__INSTRUCTIONS FOR THE TASK__
Your copy should start at the line with "this 800×1200 image." and end at the line with "this 978×652 image." in the data below. Transcribe only those lines, exactly, pictures excluded.

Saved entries
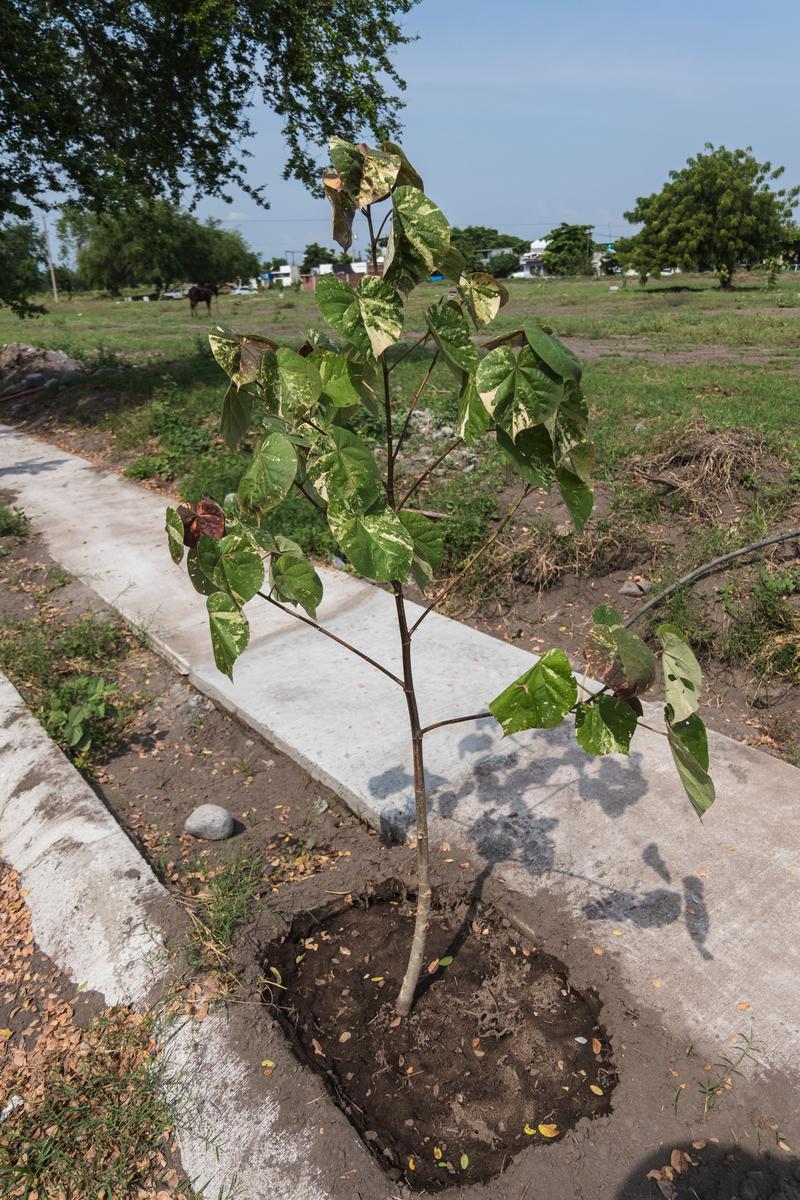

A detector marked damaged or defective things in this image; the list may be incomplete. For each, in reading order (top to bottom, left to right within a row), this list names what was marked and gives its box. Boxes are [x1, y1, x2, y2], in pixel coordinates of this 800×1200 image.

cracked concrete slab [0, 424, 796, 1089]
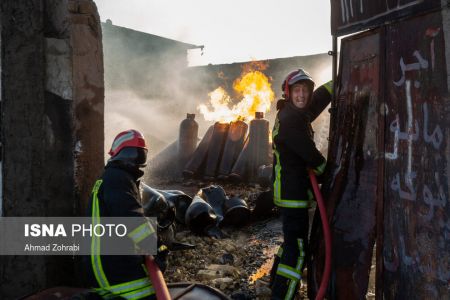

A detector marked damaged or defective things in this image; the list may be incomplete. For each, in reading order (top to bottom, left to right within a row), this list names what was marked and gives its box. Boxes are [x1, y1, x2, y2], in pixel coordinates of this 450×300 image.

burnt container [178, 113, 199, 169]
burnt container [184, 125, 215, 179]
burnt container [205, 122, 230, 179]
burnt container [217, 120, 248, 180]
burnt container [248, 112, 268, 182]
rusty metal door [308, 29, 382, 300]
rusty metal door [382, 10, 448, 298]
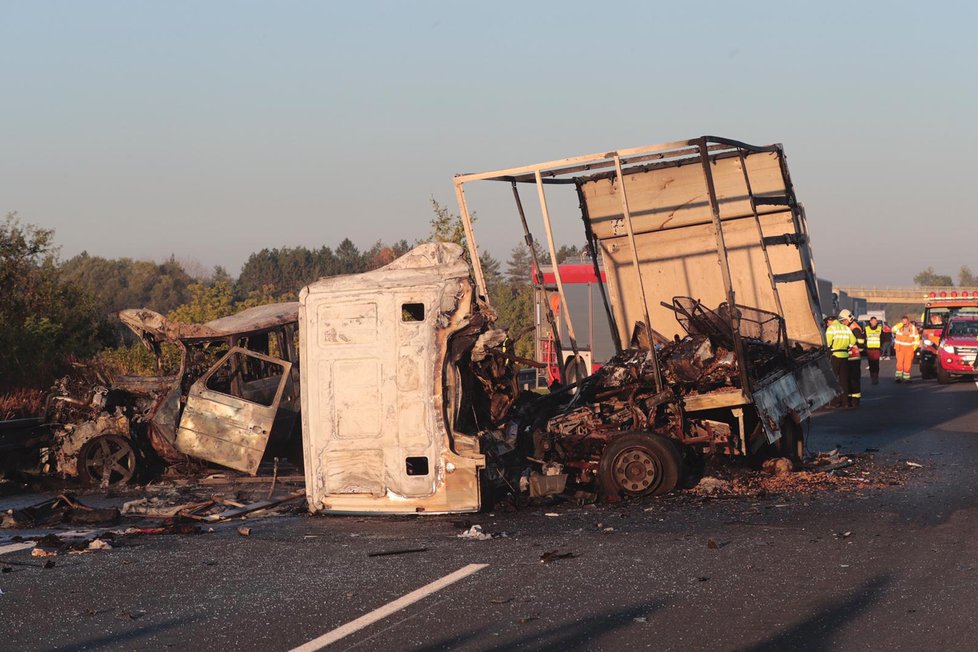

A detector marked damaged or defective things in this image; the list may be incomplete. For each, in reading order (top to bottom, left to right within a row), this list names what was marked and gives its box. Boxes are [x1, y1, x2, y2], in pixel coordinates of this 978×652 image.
...
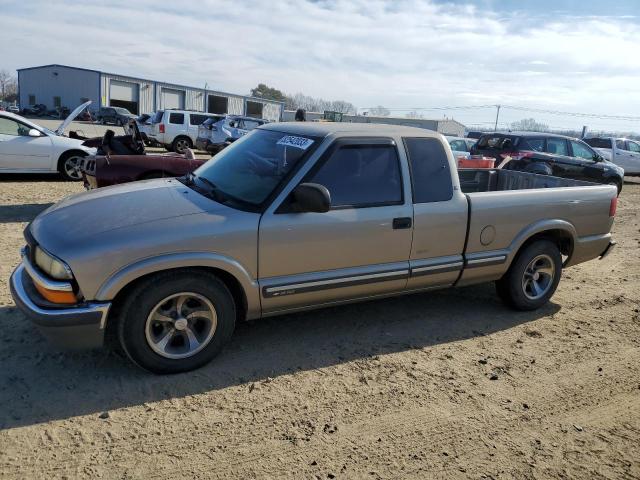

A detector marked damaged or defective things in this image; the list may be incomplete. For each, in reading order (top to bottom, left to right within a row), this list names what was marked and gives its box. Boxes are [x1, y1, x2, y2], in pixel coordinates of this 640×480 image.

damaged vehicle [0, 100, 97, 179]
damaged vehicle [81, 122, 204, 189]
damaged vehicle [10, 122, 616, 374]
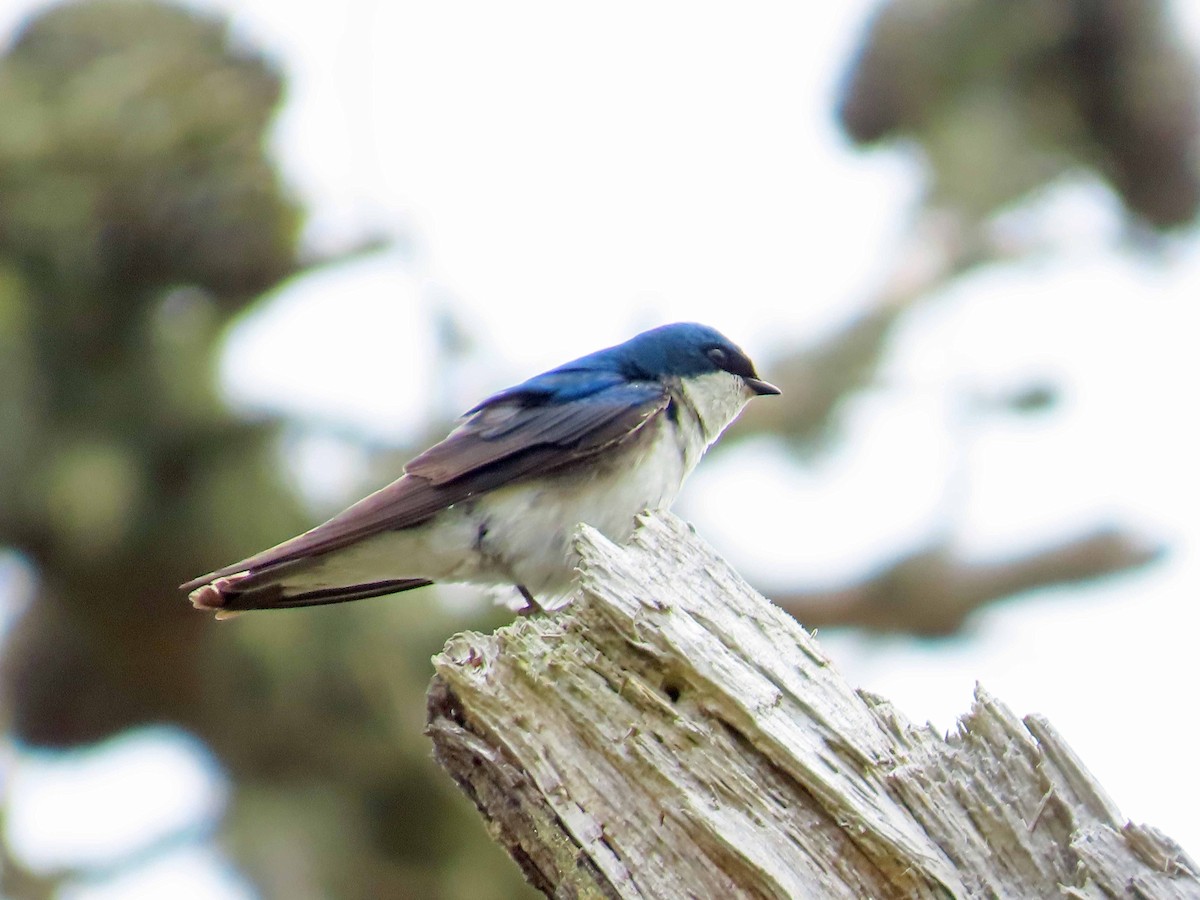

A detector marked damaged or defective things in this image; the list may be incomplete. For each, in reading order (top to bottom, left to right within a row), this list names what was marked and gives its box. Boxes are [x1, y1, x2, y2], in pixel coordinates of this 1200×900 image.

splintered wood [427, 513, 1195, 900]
--
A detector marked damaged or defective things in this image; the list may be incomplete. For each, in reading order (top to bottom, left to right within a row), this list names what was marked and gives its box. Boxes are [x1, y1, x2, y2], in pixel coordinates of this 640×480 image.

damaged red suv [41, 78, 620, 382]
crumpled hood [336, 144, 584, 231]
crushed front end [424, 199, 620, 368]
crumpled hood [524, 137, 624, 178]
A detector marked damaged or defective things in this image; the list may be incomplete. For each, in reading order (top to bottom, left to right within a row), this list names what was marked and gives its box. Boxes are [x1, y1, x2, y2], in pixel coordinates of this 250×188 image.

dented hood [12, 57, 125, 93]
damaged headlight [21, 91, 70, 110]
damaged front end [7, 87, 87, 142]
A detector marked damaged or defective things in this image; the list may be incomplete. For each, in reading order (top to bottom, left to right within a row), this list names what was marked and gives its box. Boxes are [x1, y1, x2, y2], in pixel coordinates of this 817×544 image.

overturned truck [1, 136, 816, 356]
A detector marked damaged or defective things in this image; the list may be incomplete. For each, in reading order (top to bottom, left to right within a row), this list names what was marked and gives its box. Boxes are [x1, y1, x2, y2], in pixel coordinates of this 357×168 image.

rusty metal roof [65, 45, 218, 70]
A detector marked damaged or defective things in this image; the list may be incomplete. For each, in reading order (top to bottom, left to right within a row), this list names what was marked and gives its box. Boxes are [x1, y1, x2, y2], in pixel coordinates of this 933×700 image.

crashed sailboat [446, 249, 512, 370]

__TASK SOLUTION__
A detector marked damaged or defective things in this image; the list may be incomplete. For each, in reading order (top to bottom, left to right within a row), this list names what was marked and gives its box. Boxes are [x1, y1, x2, y2], in pixel coordinates of this 800×1200 image.

cracked concrete slab [0, 424, 796, 1089]

A detector marked damaged or defective things in this image; the list may be incomplete. For each, in reading order (top to bottom, left to right within a row), this list names what was marked and gives its box. Boxes are [x1, y1, x2, y2], in pixel coordinates of this 450×300 image.

burnt container [178, 113, 199, 169]
burnt container [184, 125, 215, 179]
burnt container [205, 122, 230, 179]
burnt container [217, 120, 248, 180]
burnt container [248, 112, 268, 182]
rusty metal door [308, 29, 382, 300]
rusty metal door [382, 10, 448, 298]

A detector marked damaged or defective things in this image; the list may be incomplete. For each, in reading order (top to bottom, left to right within a row), this list names what was marked and gives its box. Boxes are [x1, y1, x2, y2], in pixel coordinates of this 978×652 image.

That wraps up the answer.